**제시 본문:**
▬▬▬▬▬▬

WO2018092962A1 - 산소 발생 스캐폴드 및 이의 제조방법 - Google Patents

Abstract

본 발명은 PDMS(폴리디메틸실록산)-CaO₂ 링 구조물 및 PCL(폴리카프로락톤) 막을 포함하는 산소 발생 스캐폴드 및 이의 제조방법에 관한 것으로, 본 발명에 따른 산소 발생 스캐폴드를 이용하면 췌도의 피막화로 인해 산소 공급이 원활하지 못해 발생하는 세포사멸 및 괴사로 췌도 세포의 기능이 상실되는 것을 극복할 수 있으며, 췌도의 생존율과 글루코스 자극에 대한 인슐린 분비 기능을 향상시킬 수 있다. 아울러, 시스템이 단순하며, 췌도를 옆면을 통해 주입함으로써 췌도의 외부 소실을 방지할 수 있어, 그 위험성이 비교적 낮다. 따라서, 바이오 인공 췌도를 이용한 당뇨병 치료 등 생명의학 기술 분야에서 널리 활용될 수 있다.

Description

산소 발생 스캐폴드 및 이의 제조방법

본 발명은 PDMS(폴리디메틸실록산)-CaO₂ 링 구조물 및 PCL(폴리카프로락톤) 막을 포함하는 산소 발생 스캐폴드 및 이의 제조방법에 관한 것이다.

▬▬▬▬▬▬

**원본 자료:**
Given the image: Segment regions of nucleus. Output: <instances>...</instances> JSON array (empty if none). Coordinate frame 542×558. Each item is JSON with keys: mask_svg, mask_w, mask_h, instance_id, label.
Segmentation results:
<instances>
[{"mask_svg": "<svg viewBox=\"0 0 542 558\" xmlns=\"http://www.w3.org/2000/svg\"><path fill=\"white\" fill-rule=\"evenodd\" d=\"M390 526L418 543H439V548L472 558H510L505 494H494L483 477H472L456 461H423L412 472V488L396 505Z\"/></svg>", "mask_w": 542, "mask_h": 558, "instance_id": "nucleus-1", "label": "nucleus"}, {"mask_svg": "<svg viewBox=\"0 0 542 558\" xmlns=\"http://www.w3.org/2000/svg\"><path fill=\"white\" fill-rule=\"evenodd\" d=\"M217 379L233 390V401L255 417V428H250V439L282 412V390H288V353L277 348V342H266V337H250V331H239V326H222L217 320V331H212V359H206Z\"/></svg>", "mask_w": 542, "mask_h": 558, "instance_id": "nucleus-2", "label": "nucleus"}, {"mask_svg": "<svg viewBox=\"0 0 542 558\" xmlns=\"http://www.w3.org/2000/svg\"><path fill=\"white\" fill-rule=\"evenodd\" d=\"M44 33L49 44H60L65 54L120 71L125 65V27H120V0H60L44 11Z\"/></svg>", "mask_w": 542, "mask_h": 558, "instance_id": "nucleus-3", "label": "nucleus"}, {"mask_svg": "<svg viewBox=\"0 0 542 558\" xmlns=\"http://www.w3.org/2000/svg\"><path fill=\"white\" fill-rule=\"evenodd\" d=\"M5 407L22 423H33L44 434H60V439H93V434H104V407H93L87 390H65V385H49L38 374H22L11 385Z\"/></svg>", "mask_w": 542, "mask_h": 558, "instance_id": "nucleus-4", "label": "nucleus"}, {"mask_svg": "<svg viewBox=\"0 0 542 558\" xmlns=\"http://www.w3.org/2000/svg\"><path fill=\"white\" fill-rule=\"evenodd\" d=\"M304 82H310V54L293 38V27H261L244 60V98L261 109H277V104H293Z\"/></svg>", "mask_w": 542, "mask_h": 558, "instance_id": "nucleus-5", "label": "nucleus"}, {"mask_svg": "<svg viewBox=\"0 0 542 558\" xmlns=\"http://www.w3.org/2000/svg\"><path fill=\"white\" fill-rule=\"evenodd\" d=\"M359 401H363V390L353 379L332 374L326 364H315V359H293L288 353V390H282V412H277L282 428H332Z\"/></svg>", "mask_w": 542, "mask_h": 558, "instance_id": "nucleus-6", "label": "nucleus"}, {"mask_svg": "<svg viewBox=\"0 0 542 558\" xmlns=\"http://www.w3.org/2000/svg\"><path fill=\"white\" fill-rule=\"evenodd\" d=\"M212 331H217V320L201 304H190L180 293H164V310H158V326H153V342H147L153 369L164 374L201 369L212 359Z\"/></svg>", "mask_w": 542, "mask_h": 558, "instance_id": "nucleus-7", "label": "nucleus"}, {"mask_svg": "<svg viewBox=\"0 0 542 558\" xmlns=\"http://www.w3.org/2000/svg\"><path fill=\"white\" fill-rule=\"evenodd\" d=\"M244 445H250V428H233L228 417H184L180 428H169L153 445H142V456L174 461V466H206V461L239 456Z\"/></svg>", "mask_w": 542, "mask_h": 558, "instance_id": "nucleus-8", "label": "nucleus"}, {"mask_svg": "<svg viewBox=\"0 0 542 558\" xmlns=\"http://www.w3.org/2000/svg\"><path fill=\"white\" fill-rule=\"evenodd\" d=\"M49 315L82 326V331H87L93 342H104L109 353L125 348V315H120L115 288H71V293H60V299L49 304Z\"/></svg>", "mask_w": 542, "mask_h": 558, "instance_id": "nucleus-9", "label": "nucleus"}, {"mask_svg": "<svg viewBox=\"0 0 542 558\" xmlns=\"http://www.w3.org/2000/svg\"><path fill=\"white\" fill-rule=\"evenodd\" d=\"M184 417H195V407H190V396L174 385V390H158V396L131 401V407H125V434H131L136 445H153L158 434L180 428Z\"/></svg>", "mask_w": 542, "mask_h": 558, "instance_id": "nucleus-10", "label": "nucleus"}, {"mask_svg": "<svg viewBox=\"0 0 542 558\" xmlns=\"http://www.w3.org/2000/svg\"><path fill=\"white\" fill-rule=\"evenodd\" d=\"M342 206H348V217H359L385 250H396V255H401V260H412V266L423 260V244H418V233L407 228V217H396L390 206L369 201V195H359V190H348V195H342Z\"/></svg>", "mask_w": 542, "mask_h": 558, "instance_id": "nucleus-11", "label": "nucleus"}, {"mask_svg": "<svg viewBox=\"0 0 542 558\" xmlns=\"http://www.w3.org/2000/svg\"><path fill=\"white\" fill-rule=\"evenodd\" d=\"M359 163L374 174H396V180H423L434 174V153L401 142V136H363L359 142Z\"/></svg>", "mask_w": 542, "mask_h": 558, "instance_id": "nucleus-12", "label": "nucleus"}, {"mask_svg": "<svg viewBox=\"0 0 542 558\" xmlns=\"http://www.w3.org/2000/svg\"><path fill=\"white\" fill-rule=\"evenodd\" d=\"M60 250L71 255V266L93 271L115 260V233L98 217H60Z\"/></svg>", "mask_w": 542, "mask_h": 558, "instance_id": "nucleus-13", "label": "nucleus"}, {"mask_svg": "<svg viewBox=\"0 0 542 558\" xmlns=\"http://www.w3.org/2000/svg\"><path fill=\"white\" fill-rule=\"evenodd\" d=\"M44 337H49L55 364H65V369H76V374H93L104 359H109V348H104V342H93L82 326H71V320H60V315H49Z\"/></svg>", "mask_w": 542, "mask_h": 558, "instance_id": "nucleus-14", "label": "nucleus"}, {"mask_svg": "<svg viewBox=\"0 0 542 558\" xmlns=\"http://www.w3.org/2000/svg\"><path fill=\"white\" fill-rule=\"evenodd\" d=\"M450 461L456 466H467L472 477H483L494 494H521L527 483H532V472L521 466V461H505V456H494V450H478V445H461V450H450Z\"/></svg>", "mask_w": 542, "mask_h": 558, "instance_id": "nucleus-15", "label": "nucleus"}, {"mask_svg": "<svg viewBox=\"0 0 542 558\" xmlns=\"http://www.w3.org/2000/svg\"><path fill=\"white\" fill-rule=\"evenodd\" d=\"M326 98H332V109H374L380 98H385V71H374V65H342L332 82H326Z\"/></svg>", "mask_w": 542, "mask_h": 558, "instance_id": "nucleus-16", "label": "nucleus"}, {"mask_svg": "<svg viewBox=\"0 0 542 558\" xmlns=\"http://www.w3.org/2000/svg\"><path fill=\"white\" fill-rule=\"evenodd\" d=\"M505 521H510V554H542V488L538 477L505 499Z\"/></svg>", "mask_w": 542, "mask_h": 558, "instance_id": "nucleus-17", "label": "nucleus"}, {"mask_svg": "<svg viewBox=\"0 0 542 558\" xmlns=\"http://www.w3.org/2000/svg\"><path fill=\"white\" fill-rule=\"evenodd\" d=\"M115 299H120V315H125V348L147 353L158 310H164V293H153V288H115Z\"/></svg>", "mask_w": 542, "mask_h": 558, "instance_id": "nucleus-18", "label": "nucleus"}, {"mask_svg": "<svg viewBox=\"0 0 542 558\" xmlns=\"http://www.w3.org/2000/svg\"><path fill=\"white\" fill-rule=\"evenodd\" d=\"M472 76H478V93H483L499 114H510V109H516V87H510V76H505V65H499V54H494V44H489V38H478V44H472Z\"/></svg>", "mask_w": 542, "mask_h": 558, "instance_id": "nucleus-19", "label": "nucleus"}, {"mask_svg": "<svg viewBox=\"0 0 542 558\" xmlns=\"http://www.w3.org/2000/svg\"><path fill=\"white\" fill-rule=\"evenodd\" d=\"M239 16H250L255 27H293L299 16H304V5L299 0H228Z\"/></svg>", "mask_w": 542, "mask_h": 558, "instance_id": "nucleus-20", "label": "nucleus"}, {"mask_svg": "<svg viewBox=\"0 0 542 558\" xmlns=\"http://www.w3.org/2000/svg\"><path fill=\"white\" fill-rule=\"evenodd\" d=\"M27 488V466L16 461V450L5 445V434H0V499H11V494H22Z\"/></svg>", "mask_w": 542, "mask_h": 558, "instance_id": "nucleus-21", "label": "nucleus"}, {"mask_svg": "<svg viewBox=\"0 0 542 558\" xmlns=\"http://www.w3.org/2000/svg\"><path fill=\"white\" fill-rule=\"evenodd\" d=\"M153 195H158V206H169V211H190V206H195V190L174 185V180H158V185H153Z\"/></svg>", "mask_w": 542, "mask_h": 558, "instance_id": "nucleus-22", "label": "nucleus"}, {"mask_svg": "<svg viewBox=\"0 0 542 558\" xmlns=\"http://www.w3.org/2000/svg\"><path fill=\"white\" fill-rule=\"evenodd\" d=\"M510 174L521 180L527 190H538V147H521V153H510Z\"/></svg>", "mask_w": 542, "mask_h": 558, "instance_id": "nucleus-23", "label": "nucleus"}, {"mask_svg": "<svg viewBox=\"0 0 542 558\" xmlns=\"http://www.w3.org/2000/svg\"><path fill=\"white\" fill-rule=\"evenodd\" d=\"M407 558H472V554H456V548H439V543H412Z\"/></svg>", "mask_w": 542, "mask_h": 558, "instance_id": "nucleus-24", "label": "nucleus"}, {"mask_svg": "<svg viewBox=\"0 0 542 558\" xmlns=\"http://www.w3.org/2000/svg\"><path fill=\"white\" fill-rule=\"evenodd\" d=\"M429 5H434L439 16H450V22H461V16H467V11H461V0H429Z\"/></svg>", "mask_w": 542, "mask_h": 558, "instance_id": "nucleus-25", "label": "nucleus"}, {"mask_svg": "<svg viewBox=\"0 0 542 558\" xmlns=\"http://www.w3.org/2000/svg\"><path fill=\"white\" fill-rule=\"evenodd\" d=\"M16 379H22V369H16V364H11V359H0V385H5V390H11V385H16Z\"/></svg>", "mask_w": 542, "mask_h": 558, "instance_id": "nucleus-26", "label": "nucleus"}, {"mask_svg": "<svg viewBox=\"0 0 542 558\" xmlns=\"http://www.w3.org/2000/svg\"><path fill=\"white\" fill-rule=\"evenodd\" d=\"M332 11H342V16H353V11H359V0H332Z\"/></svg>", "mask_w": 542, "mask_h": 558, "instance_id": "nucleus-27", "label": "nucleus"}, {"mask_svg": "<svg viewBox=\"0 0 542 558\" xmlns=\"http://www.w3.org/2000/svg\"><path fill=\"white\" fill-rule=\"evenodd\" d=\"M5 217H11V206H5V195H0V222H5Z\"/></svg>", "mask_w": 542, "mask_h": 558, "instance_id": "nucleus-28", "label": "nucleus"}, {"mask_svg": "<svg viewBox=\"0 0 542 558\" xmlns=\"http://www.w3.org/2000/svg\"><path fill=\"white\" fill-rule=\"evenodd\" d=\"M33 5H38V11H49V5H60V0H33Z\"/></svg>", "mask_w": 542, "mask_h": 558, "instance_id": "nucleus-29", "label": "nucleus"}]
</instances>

▬▬▬▬▬▬

**실행 과제 1:**
산소 발생 스캐폴드 특허 문서의 내용으로 다음 질문에 답하십시오.
(a) 이 산소 발생 스캐폴드는 어떤 두 구성 요소를 포함합니까?
(b) 췌도의 외부 소실을 막기 위해 췌도를 어느 쪽으로 주입합니까?
(c) 이 발명은 어떤 기술 분야에서 널리 활용될 수 있다고 합니까?
**실행 과제 2:**
산소 발생 스캐폴드 특허 문서의 마지막 문장 뒤에 이어질 내용을 한 단락으로 써 주십시오.

**풀이 결과 1:**
(a) PDMS(폴리디메틸실록산)-CaO₂ 링 구조물과 PCL(폴리카프로락톤) 막을 포함합니다.
(b) 옆면을 통해 주입합니다.
(c) 바이오 인공 췌도를 이용한 당뇨병 치료 등 생명의학 기술 분야에서 활용될 수 있다고 합니다.

**풀이 결과 2:**
당뇨병은 2014년에 대략 4억2천2백만 성인에 발병한 주요한 세계적인 질병이다. 1980년 이래로 그 유병률이 거의 두 배가 되었으며, 2016년 세계 당뇨병 보고서(WHO Global Diabetes Report 2016)에 따르면 성인 인구의 4.7%에서 8.5%로 증가하였다. 인슐린-의존적 당뇨병에 대한 다양한 치료법 중에서, 췌도 이식은 인슐린 의존적 당뇨병 환자에게 희망적인 치료법 중 하나로써 널리 인식되어 왔다. 그러나, 장기 공여자의 큰 부족으로 인해, 장기 공급과 수요의 균형이 맞지 않는 실정이다. 따라서, 돼지 이종-췌도의 임상적 적용에 대한 연구가 중요하다. 에드몬튼(Edmonton) 그룹에 의해 알려진 간문맥내 췌도 이식은 돼지 췌도 이식에서 매우 효과적이다(Zhu HT et al., Frontiers in surgery, 1:7, 2014). 그러나, 간 조직의 특성에 따른 몇몇 한계점이 있다(Shapiro AM et al., The New England journal of medicine, 343(4):230-8, 2000). 간 정맥으로 이식된 췌도가 저산소 분압, 열악한 맥관 구조 환경, 및 급성혈액매개성 염증반응(IBMIR)에 노출되어, 주입 후 큰 감염 및 응고 반응을 통해 이식된 췌도의 즉각적인 손실을 야기한다(McCall M et al., Cold Spring Harbor perspectives in medicine, 2(7):a007823, 2012; Korsfren O et al., Diabetologia, 51(2):227-32, 2008; Pawelec K et al., Annals of the New York Academy of Sciences, 1150:230-3, 2008; Ozmen L et al., Diabetes, 51(6):1779-84, 2002; Moberg L et al., Clinical and experimental immunology, 142(1):125-31, 2005; Naziruddin B et al., American journal of transplantation: official journal of the American Society of Transplantation and the American Society of Transplant Surgeons, 14(2):428-37, 2014).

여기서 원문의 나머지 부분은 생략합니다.